Step 1: Understanding the Concept:
When a dielectric material of constant $k$ is inserted into a capacitor, its capacitance increases by a factor of $k$.
When capacitors are connected in series, the reciprocal of the effective capacitance is the sum of the reciprocals of individual capacitances.
Key Formula or Approach:
1. New capacitance with dielectric: \( C' = kC \).
2. Series combination: \( \frac{1}{C_{eff}} = \frac{1}{C_1} + \frac{1}{C_2} \) or \( C_{eff} = \frac{C_1 C_2}{C_1 + C_2} \).

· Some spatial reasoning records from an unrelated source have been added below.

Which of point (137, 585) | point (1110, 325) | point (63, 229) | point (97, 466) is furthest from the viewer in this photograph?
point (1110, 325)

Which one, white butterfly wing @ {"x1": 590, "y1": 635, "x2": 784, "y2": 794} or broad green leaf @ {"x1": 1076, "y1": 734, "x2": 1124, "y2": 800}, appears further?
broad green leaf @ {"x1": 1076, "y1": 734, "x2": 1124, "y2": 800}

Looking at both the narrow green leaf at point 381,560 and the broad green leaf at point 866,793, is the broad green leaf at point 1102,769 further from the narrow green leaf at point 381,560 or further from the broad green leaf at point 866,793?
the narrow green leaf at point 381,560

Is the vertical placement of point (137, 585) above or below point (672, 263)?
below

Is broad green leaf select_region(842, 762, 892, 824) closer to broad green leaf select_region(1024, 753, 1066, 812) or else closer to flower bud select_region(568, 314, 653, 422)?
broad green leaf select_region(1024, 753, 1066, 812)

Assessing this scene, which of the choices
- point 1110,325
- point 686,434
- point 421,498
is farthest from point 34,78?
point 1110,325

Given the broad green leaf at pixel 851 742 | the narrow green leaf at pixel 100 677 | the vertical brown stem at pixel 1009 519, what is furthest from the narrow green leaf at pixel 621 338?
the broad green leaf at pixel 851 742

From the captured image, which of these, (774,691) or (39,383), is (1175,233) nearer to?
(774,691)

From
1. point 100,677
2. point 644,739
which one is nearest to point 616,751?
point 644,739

Step 2: Detailed Explanation:
Initially, we have two capacitors, both with capacitance $C$.
After filling one with dielectric, the two capacitances are \( C_1 = C \) and \( C_2 = kC \).
Since they are connected in series:
\[ C_{eff} = \frac{C \cdot kC}{C + kC} \]
Factor out $C$ from the denominator:
\[ C_{eff} = \frac{kC^2}{C(1 + k)} \]
Cancel the common factor $C$:
\[ C_{eff} = \frac{kC}{1 + k} \]
Step 3: Final Answer:
The effective capacitance is \( \frac{kC}{1 + k} \).